_Exercise objective_
Repeat the material below word for word and leave out all pictures.
-- START Available data --
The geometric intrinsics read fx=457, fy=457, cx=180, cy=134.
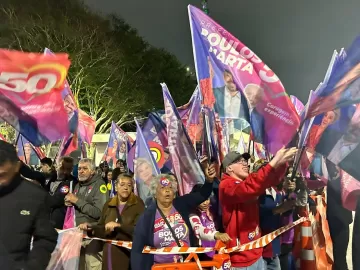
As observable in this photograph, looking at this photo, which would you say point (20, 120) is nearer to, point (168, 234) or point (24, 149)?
point (168, 234)

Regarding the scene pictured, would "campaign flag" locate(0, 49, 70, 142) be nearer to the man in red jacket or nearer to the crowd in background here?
the crowd in background

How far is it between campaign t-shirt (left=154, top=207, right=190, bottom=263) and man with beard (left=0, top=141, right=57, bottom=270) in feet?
4.53

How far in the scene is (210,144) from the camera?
5379 mm

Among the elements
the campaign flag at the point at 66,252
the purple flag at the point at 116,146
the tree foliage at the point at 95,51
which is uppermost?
the tree foliage at the point at 95,51

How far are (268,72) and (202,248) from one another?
1.71 metres

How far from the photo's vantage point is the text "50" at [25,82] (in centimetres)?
372

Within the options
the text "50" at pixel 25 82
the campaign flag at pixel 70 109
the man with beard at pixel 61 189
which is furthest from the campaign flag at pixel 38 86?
the campaign flag at pixel 70 109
-- END Available data --
_The answer_
The geometric intrinsics read fx=457, fy=457, cx=180, cy=134.
As observable in this photograph, looking at this photo, which would you say point (20, 120) is nearer to, point (168, 234) or point (24, 149)?
point (168, 234)

Regarding the scene pictured, would "campaign flag" locate(0, 49, 70, 142) be nearer to the man in red jacket or nearer to the crowd in background here?
the crowd in background

How far is it between campaign t-shirt (left=154, top=207, right=190, bottom=263) and man with beard (left=0, top=141, right=57, bottom=270) in feet?
4.53

How far in the scene is (210,144) from the camera?
5379 mm

Among the elements
the campaign flag at the point at 66,252
the purple flag at the point at 116,146
the tree foliage at the point at 95,51
which is uppermost?
the tree foliage at the point at 95,51

How far are (268,72) and (202,248) from one another?
1.71 metres

How far from the photo's vantage point is the text "50" at [25,82] (in centimetres)?
372

Within the options
the text "50" at pixel 25 82
the campaign flag at pixel 70 109
the man with beard at pixel 61 189
which is furthest from the campaign flag at pixel 38 86?
the campaign flag at pixel 70 109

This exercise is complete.